## Passage
Saturday, January 27, 2007

Everyone, say Hello to my new friend Mr. Strat. and his little trusty sidekick, Mr. Amp.

Yeah...Little Jade's got a new toy to play with.

So, a few days after my birthday, and a lot of thinking...I've come to a conclusion that I can't be depressed all the time...what good would it do me? so for now, I have to accept the way I am while trying to change the stuff that I can.

If the problem's in me, I'll fix it. If it's in anything else, I'll try to change it, if I can't, I'll just learn to cope with it...for now...

So, If anyone has a problem with me, face me with it, I'll decide if the problem's in me or in you.
If there's something between us that happened in the past and it's been resolved, grow up and move on.
If you're pissed at something and you need someone to blame, get the hell away from me.
I don't wanna be messed with anymore.

With that said -- I move on...

I have a new respect for guitarists.. I really do...they make it seem so easy...
But overall, it's really fun...I really enjoy playing it..might I say that this is the best birthday gift I've ever received.
I'll just have to practice practice practice to be playing 'well'...even with a burnt finger due to my never-ending feud with the kitchen...

I'll get you, Microwave.....You just enjoy your 'heat' thing for now...

Sunday, January 21, 2007

Seventeen, huh?

## Information provided
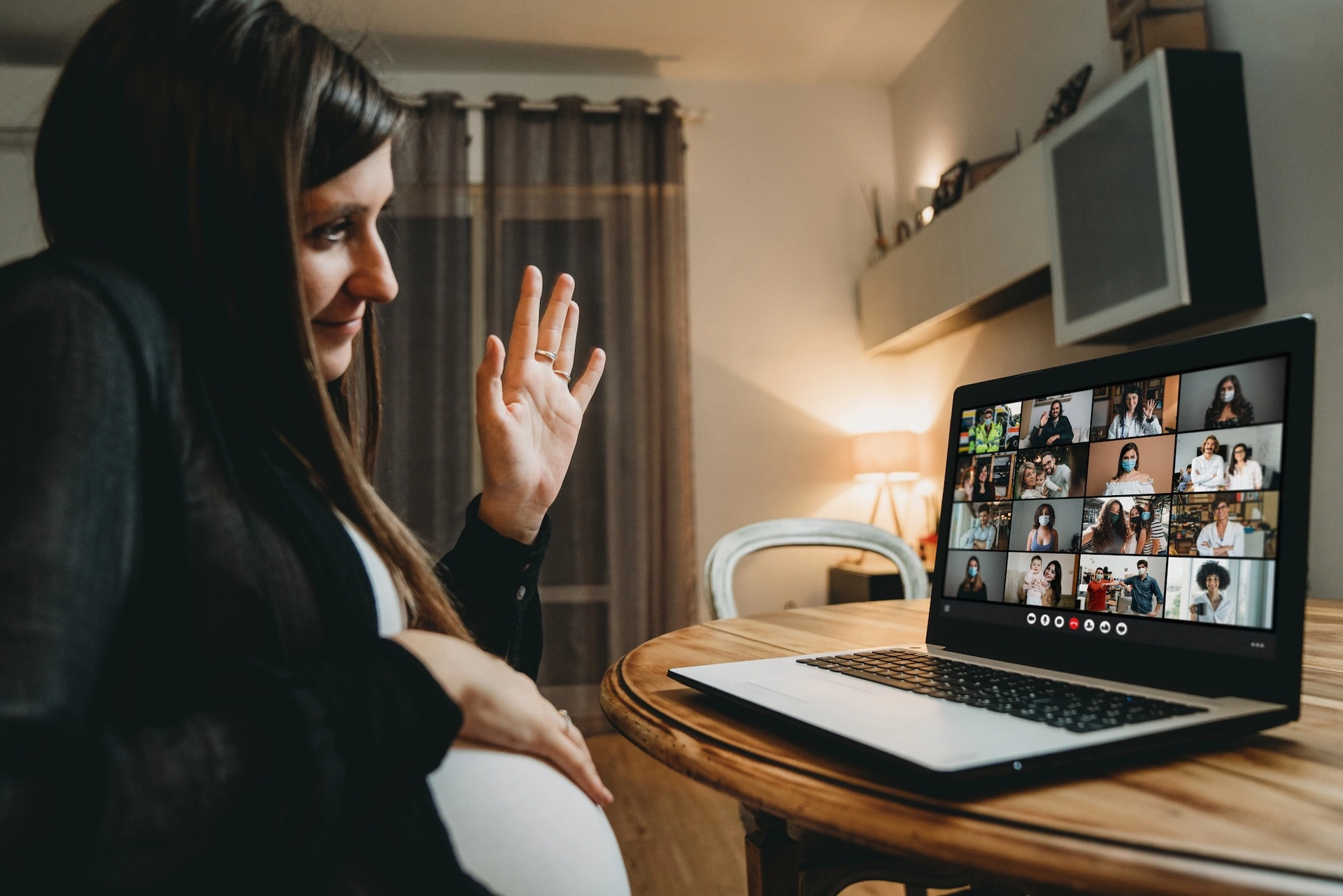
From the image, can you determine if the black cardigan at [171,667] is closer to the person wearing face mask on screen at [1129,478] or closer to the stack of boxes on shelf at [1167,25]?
the person wearing face mask on screen at [1129,478]

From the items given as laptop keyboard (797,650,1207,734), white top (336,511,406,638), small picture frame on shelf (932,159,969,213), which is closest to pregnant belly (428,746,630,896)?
white top (336,511,406,638)

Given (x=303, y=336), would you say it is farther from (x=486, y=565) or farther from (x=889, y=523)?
(x=889, y=523)

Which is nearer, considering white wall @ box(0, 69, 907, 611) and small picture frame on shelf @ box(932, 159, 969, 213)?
small picture frame on shelf @ box(932, 159, 969, 213)

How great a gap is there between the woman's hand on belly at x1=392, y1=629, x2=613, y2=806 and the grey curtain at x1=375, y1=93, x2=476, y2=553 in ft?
9.40

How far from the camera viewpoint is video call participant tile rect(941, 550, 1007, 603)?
73 cm

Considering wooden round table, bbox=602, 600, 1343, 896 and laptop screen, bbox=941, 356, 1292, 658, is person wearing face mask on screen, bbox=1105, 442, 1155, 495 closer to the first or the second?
laptop screen, bbox=941, 356, 1292, 658

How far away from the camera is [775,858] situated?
0.71 m

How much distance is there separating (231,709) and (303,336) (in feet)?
0.94

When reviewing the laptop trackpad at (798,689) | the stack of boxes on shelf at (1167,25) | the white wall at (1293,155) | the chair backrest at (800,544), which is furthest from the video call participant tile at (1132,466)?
the stack of boxes on shelf at (1167,25)

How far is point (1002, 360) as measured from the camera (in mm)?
3047

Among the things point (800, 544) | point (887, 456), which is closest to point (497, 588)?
point (800, 544)

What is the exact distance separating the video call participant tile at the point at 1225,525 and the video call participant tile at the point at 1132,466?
2 centimetres

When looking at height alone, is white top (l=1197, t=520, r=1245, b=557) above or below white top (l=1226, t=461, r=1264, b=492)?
below

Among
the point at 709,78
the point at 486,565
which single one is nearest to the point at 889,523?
the point at 709,78
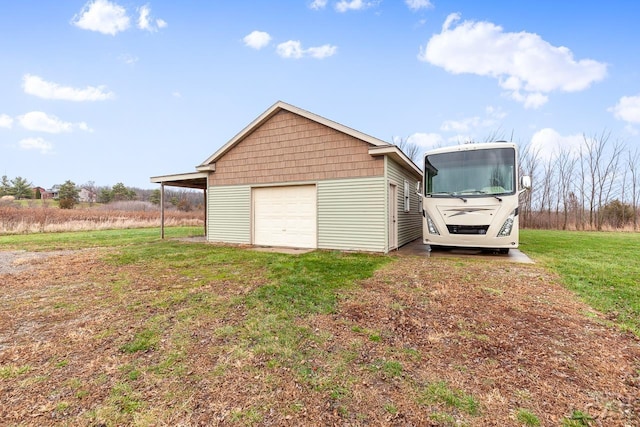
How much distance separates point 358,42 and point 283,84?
5.14 m

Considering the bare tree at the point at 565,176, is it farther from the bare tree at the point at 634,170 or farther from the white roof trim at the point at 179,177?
the white roof trim at the point at 179,177

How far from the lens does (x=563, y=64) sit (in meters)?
12.9

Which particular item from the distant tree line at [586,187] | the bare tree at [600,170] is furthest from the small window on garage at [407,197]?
the bare tree at [600,170]

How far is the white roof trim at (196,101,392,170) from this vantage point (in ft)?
26.9

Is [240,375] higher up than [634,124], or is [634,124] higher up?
[634,124]

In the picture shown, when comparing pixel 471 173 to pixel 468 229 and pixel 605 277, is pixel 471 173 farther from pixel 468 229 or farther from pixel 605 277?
pixel 605 277

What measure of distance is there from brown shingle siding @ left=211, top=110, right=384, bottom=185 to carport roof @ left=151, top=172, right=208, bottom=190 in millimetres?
1027

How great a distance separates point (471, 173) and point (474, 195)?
599 millimetres

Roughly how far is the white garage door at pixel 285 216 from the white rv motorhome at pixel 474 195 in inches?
145

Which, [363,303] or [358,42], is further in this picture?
[358,42]

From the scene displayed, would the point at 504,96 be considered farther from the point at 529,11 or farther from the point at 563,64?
the point at 529,11

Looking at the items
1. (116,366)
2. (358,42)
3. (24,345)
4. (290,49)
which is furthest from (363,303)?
(290,49)

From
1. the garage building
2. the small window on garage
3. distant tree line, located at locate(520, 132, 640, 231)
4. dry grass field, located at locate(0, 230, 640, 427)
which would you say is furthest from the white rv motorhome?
distant tree line, located at locate(520, 132, 640, 231)

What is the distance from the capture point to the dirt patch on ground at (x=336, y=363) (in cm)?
188
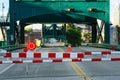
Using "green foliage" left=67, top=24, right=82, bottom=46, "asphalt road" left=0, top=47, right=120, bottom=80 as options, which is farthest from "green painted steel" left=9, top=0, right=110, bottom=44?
"green foliage" left=67, top=24, right=82, bottom=46

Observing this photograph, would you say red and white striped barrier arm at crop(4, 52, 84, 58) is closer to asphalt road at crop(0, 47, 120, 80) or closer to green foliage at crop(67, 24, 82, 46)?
asphalt road at crop(0, 47, 120, 80)

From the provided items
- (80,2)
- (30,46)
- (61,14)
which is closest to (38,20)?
(61,14)

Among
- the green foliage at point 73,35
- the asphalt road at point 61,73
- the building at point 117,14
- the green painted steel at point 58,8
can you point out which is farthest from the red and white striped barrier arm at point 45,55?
the building at point 117,14

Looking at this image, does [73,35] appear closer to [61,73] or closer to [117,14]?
[117,14]

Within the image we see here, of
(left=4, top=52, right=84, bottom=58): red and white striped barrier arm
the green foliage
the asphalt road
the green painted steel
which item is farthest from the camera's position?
the green foliage

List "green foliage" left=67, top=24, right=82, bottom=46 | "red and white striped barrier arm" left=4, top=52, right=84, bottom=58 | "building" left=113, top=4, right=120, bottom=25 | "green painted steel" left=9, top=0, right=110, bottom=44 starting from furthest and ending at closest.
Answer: "building" left=113, top=4, right=120, bottom=25
"green foliage" left=67, top=24, right=82, bottom=46
"green painted steel" left=9, top=0, right=110, bottom=44
"red and white striped barrier arm" left=4, top=52, right=84, bottom=58

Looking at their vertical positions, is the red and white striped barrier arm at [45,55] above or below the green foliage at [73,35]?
above

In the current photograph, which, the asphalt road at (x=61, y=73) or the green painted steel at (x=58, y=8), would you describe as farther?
the green painted steel at (x=58, y=8)

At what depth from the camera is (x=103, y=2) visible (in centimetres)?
6525

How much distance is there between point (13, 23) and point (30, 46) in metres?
44.7

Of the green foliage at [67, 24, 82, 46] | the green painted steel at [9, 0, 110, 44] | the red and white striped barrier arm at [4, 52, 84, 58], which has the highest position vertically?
the green painted steel at [9, 0, 110, 44]

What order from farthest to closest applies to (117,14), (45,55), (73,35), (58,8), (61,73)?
(117,14)
(73,35)
(58,8)
(61,73)
(45,55)

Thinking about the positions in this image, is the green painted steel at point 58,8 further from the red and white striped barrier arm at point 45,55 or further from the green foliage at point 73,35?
the green foliage at point 73,35

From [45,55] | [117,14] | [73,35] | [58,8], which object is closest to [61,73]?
[45,55]
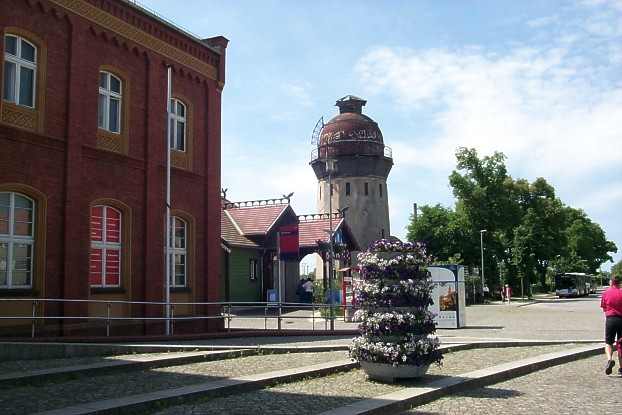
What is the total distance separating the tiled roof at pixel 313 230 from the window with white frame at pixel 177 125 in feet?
72.5

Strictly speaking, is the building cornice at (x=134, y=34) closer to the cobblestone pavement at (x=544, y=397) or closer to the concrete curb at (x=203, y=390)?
the concrete curb at (x=203, y=390)

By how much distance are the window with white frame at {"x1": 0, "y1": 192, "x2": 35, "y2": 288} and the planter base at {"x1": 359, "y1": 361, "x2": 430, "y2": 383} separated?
333 inches

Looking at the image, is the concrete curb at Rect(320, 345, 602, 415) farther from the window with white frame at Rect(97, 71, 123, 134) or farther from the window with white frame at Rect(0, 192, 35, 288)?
the window with white frame at Rect(97, 71, 123, 134)

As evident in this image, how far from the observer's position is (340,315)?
1189 inches

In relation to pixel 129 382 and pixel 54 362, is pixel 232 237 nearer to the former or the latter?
pixel 54 362

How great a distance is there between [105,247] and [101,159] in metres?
2.27

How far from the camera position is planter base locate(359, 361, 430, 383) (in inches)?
392

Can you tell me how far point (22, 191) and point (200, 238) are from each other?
6.83 meters

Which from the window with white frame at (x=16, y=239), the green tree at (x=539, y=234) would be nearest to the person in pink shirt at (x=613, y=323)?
the window with white frame at (x=16, y=239)

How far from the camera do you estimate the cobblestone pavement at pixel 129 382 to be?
789 centimetres

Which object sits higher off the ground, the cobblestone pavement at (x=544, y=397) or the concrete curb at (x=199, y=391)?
the concrete curb at (x=199, y=391)

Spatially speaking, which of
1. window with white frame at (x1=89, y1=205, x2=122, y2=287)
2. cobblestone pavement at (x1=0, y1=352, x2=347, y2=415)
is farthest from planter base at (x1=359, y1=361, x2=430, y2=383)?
window with white frame at (x1=89, y1=205, x2=122, y2=287)

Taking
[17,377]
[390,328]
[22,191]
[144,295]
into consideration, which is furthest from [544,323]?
[17,377]

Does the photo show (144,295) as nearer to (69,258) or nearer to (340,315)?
(69,258)
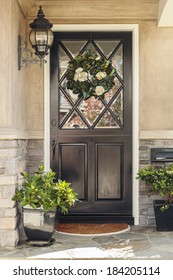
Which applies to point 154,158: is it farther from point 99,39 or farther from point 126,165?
point 99,39

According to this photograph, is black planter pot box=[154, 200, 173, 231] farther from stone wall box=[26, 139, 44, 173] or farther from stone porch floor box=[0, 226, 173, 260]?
stone wall box=[26, 139, 44, 173]

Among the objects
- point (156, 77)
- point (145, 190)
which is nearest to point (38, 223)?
point (145, 190)

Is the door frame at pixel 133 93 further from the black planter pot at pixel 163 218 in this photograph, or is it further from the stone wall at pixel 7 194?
the stone wall at pixel 7 194

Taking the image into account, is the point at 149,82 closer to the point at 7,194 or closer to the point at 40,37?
the point at 40,37

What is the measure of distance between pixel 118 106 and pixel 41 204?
184cm

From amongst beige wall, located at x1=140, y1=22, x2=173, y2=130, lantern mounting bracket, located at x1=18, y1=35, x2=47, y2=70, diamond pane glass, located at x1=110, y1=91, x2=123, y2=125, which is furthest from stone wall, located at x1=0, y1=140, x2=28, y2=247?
beige wall, located at x1=140, y1=22, x2=173, y2=130

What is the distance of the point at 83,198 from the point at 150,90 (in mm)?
1577

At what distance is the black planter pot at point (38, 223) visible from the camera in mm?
5137

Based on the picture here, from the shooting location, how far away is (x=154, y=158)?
6152 millimetres

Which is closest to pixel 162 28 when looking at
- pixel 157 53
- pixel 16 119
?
pixel 157 53

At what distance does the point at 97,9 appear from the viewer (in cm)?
612

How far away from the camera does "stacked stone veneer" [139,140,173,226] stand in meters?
6.17

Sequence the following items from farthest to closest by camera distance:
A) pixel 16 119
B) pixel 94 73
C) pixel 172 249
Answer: pixel 94 73
pixel 16 119
pixel 172 249

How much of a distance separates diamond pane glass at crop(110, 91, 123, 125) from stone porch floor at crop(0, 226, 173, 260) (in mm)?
1477
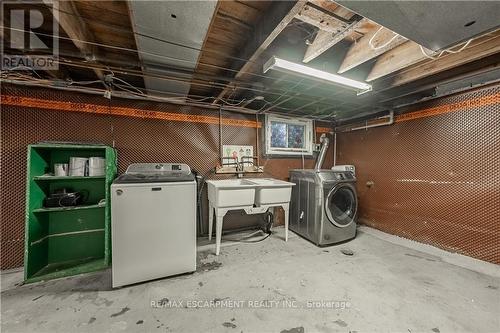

## Tasks to carry out
1 > Answer these about the blog post, one line each:
(a) What name does the writer give the new guitar?
(b) What does the writer tell anyone who has a problem with them to do?
(c) How does the writer rank the guitar among birthday gifts?
2 > How would you put this sentence from the blog post into Spanish: "If there's something between us that happened in the past and it's been resolved, grow up and move on."
3 > Can you carry on the blog post from its last line, "Seventeen, huh?"

## The answers
1 >
(a) Mr. Strat.
(b) Face the writer with it.
(c) It is the best birthday gift the writer has ever received.

2 > Si hay algo entre nosotros que pasó en el pasado y ya se resolvió, madura y sigue adelante.

3 >
Seventeen years....Seventeen years and I'm still locked up inside this 'shell' of mine...

All these years I've grown up to become what I am right now...I didn't want to end up this way but somehow I did...
They say that the problem's in me, I say the problem is what's around me...they say that I'm the bigger part of the problem...and I stay quiet....
What have I done to be the person I am today? A person who doesn't know how to have fun, apparently...
I'm not that bad of a person...I admit that I have a little trouble dealing with things...But...is it that bad?
Is my way of dealing with what's around me that bad?

These years I'm living in...I call them the 'Numb' years...cause I know I'm not doing much in them...Hopefully I can break the seventeen year record this year.

Everyone who thought of me today, I'd like to thank you very much for taking the time and wish me a happy birthday, you're the ones who made my day today.

signing off into my first day as a 17 year old.

[Edit]

......................................................

What the hell is happening? Why do I come off being stupid to anyone? Why do I end up being fucking used then getting blamed for the slightest thing?
Seriously, am I that bad of a person?! Am I that weak and reckless?
I'm fucking tired of everything around me, just fucking tired.
Fucking tired of hearing that I'm a fucking disappointment. Fucking tired of being described as unable to handle responsibility. Fucking tired of being stabbed in the back.


Fuck, Fuck, Fuck, Fuck, Fuck!!

I just started to cheer up. Do not fucking bring me down again/

Monday, January 15, 2007

What have I been doing these past few days since my break started??
Nothing useful for myself or anyone if that matters...except going around for a dress to wear at a friend's brother's wedding which is on the 18th..but other than that......yeah...
if anyone cares, I found a simple dress...actually looks like a prom dress..but it's good enough...and i got everything covered .... accessories, shoes, make-up, hair....everything covered...finally..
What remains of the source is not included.